Directive>
Using the forum answer on the zeros of f(x), answer the following:
1. Which values does it list as the possible rational zeros?
2. Which of those values turns out to be a solution when plugged into the equation?
3. Besides that value, what other zeros does the answer give?

What are all the possible rational zeros for #f(x)=x^3-9x^2+15x-2# and how do you find all zeros?

1 Answer
Dec 18, 2017

Answer:

#x=2# and #x=(7+-3sqrt(5))/2#

Explanation:

The rational root theorem tells us that all the possible rational zeroes will be #+-# all the factors of the coefficient of the last term divided by #+-# all the coefficients of the first term.

In this case, we get: #+-1,+-2# (because #2# is prime, and because #1# doesn't have any factors besides itself).

If we plug these into our equation we see that #x=2# is a solution.

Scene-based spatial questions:
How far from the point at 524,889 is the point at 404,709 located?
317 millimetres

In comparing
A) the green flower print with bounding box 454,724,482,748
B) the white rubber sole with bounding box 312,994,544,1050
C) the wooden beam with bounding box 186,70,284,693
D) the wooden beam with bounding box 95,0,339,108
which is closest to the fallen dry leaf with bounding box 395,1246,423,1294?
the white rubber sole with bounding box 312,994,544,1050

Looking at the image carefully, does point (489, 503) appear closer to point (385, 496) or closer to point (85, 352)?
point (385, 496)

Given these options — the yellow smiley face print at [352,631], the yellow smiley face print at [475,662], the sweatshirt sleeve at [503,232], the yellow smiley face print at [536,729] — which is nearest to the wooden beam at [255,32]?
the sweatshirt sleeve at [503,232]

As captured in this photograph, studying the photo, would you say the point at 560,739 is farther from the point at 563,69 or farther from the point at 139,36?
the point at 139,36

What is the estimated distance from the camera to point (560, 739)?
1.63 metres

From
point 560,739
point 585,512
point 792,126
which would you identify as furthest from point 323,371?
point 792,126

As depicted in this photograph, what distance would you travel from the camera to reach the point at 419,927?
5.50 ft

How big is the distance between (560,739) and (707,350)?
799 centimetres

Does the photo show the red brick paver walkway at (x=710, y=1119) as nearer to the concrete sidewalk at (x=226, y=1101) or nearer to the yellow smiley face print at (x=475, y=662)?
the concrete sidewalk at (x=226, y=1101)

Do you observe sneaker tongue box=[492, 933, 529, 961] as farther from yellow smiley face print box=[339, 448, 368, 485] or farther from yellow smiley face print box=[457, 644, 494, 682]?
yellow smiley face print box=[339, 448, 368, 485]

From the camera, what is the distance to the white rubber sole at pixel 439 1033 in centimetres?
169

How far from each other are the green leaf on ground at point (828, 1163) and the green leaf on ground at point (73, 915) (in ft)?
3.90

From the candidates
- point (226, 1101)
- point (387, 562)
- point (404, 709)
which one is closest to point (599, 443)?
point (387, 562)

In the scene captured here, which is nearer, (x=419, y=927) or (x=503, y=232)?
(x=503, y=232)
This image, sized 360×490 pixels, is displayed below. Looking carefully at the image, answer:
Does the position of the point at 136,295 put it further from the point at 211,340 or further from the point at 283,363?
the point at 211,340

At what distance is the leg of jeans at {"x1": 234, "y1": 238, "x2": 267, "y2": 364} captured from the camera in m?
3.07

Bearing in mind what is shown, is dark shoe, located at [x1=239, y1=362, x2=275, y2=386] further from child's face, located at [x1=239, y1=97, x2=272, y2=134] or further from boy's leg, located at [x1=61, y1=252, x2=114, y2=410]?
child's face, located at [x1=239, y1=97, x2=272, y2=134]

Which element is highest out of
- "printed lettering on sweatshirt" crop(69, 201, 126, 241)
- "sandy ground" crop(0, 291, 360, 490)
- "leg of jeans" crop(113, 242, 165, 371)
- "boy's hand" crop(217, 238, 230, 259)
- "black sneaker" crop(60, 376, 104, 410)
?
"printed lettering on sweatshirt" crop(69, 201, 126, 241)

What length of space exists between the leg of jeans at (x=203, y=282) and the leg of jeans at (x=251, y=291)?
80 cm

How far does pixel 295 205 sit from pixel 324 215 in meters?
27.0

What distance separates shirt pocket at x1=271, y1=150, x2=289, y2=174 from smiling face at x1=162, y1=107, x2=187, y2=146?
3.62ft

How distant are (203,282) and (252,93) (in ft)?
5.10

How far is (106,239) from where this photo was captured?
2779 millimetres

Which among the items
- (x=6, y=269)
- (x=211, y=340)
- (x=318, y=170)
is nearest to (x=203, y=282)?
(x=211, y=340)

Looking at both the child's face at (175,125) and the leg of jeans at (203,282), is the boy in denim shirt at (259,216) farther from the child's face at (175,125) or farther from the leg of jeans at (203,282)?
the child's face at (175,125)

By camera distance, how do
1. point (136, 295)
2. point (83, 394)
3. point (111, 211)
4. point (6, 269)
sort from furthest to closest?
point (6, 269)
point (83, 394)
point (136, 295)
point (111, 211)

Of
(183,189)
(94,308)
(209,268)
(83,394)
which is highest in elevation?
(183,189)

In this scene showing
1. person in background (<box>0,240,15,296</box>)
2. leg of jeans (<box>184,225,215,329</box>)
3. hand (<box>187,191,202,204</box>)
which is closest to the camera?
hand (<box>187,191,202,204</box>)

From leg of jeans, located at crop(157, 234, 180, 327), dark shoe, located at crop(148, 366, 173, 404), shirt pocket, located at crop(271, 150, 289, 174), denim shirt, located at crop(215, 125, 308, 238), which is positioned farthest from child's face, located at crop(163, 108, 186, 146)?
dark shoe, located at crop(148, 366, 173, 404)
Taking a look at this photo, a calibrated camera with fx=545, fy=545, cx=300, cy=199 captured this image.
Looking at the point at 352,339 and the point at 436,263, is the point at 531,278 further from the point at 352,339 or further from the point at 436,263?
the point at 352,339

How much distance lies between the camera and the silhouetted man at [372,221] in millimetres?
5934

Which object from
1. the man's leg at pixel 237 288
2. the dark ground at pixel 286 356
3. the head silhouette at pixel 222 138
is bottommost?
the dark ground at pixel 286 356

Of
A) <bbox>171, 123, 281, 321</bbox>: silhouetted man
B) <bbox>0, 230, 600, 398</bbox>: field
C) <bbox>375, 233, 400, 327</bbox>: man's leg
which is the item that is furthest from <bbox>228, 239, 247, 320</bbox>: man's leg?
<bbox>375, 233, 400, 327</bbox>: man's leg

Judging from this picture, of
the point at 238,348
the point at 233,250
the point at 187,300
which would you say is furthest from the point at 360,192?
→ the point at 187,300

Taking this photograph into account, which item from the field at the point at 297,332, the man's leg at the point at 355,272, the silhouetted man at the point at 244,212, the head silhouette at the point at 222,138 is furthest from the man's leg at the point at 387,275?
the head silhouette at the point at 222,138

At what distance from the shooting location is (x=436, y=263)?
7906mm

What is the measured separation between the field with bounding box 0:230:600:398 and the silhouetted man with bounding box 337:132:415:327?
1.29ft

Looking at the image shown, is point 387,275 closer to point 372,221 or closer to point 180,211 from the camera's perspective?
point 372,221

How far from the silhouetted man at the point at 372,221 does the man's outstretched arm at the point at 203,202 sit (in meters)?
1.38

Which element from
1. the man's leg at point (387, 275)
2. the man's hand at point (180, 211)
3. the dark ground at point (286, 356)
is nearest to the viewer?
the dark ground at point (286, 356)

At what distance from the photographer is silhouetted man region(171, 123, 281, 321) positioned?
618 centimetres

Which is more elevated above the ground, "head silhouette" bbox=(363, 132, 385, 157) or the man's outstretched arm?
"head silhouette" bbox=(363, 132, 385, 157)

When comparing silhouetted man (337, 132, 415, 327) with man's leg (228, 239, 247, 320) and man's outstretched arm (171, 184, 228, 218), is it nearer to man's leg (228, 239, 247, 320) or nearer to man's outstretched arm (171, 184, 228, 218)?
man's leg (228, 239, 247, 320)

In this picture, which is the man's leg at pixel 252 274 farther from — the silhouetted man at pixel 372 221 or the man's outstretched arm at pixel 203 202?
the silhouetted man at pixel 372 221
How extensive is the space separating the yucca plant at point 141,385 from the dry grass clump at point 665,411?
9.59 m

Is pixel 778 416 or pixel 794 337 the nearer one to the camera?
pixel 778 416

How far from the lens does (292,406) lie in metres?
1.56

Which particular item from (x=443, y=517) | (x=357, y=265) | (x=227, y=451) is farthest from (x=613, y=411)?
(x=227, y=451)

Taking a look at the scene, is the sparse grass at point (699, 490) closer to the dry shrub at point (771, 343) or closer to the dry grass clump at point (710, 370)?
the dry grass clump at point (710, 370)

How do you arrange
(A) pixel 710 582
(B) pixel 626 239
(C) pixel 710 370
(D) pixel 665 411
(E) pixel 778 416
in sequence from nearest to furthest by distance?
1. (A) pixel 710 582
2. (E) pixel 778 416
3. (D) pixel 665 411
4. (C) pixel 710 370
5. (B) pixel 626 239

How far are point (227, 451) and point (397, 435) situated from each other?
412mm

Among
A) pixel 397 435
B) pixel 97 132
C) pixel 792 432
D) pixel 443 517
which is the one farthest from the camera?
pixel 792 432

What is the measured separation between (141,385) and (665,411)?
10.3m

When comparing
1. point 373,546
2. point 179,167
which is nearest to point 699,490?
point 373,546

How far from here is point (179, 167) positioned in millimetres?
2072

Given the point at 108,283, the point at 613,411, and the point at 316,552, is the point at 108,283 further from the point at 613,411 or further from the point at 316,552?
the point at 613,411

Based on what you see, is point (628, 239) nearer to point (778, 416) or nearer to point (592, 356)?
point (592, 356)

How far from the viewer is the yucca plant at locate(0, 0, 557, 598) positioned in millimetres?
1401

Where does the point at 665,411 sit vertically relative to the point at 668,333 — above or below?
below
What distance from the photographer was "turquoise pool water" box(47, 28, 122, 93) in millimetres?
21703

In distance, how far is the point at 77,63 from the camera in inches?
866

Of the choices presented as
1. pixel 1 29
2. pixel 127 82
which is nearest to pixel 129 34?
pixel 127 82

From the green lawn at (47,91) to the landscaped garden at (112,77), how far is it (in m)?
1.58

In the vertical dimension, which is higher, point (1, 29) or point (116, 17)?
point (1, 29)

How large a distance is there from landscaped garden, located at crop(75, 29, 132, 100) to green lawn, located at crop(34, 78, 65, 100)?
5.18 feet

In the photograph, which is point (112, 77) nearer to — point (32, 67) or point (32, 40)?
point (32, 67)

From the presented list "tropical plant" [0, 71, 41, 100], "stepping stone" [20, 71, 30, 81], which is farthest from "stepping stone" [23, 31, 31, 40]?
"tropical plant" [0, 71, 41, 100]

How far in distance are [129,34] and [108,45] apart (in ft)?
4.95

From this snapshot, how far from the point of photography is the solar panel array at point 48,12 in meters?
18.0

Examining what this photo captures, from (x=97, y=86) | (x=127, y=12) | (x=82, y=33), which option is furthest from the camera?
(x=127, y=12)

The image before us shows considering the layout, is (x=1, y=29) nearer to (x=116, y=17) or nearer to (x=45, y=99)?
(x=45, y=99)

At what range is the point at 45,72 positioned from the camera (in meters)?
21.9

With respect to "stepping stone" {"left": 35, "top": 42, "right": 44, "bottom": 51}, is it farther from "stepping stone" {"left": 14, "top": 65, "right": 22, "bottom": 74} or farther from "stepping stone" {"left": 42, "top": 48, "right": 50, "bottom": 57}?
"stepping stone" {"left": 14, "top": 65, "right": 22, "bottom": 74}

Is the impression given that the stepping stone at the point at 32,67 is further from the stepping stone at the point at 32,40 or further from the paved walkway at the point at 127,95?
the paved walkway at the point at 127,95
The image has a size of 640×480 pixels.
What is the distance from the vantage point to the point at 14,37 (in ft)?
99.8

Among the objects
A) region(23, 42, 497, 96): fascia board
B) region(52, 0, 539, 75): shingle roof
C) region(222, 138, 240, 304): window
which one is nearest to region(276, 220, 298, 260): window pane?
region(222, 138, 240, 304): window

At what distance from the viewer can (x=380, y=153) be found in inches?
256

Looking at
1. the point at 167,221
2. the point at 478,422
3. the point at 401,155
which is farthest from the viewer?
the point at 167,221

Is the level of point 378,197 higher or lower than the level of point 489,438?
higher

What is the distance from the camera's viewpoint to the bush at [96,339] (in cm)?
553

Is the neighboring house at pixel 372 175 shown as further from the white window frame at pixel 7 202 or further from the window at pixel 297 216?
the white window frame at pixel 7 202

Completed exercise>
1. ±1 and ±2
2. x = 2
3. x = (7 ± 3√5)/2